-- Work to complete --
Go through the listing and write out all of it exactly.

-- -- --

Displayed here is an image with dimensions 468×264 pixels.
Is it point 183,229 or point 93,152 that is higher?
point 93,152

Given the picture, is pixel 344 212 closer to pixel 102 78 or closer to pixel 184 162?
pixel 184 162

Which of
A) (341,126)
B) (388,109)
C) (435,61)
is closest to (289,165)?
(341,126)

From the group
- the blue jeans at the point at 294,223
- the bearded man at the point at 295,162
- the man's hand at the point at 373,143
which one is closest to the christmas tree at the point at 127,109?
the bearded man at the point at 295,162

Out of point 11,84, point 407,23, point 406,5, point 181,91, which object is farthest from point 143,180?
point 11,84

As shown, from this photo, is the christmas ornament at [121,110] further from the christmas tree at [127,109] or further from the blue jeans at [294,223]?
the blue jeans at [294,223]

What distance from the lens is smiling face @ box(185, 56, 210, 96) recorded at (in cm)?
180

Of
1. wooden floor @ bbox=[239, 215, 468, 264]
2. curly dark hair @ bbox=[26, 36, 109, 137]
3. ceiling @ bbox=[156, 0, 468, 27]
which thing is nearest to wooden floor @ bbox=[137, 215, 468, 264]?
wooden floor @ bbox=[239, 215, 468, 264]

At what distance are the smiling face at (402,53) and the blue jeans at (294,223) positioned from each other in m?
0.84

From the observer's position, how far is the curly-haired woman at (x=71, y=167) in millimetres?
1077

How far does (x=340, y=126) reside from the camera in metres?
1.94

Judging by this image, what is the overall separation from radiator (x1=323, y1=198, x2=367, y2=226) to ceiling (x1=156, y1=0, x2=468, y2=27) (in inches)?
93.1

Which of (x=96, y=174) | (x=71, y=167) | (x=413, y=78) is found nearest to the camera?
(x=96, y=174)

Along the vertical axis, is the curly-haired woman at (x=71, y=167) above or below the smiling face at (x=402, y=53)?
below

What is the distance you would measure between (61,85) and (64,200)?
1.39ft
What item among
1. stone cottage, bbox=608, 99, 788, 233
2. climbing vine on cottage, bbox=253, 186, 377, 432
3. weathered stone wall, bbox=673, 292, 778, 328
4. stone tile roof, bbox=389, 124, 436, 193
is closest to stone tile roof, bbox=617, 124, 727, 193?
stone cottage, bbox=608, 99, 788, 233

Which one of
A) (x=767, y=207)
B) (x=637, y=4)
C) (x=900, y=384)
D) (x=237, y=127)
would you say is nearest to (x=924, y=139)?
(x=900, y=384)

-- -- --

-- The result --
Displayed here is an image with dimensions 468×264 pixels.
Is it point 183,229 or point 93,152 that is higher?
point 93,152

Given the picture, is pixel 344 212 closer to pixel 102 78 or closer to pixel 184 162?
pixel 184 162

Which of
A) (341,126)
B) (388,109)
C) (435,61)
is closest to (289,165)?
(341,126)

From the group
- the blue jeans at the point at 294,223
- the bearded man at the point at 295,162
- the man's hand at the point at 373,143
which one is closest to the christmas tree at the point at 127,109?
the bearded man at the point at 295,162

Out of point 11,84, point 407,23, point 406,5, point 181,91, which object is farthest from point 143,180?
point 11,84

As shown, from this photo, is the christmas ornament at [121,110] further from the christmas tree at [127,109] or further from the blue jeans at [294,223]?
the blue jeans at [294,223]

What distance from the lens is smiling face @ box(185, 56, 210, 96) recorded at (in cm)?
180

Of
1. wooden floor @ bbox=[239, 215, 468, 264]
2. curly dark hair @ bbox=[26, 36, 109, 137]
3. ceiling @ bbox=[156, 0, 468, 27]
which thing is nearest to wooden floor @ bbox=[137, 215, 468, 264]?
wooden floor @ bbox=[239, 215, 468, 264]

At what distance are the smiling face at (402,53) and the blue jeans at (294,223) positioned from each other in m?
0.84

From the observer's position, how far is the curly-haired woman at (x=71, y=167) in millimetres?
1077

How far does (x=340, y=126) reside from the camera in metres?
1.94

Judging by this image, what is the overall separation from radiator (x1=323, y1=198, x2=367, y2=226) to ceiling (x1=156, y1=0, x2=468, y2=27) (in inches)?
93.1

Which of (x=96, y=174) | (x=71, y=167) | (x=413, y=78) is found nearest to the camera?
(x=96, y=174)

Along the vertical axis, is the curly-haired woman at (x=71, y=167) above or below the smiling face at (x=402, y=53)?
below

What is the distance you would measure between (61,85) and (64,200)?
1.39ft
What item among
1. stone cottage, bbox=608, 99, 788, 233
2. climbing vine on cottage, bbox=253, 186, 377, 432
3. weathered stone wall, bbox=673, 292, 778, 328
4. stone tile roof, bbox=389, 124, 436, 193
is closest to stone tile roof, bbox=617, 124, 727, 193?
stone cottage, bbox=608, 99, 788, 233

Which one of
A) (x=767, y=207)
B) (x=637, y=4)
C) (x=900, y=384)
D) (x=237, y=127)
would you say is nearest to (x=924, y=139)?
(x=900, y=384)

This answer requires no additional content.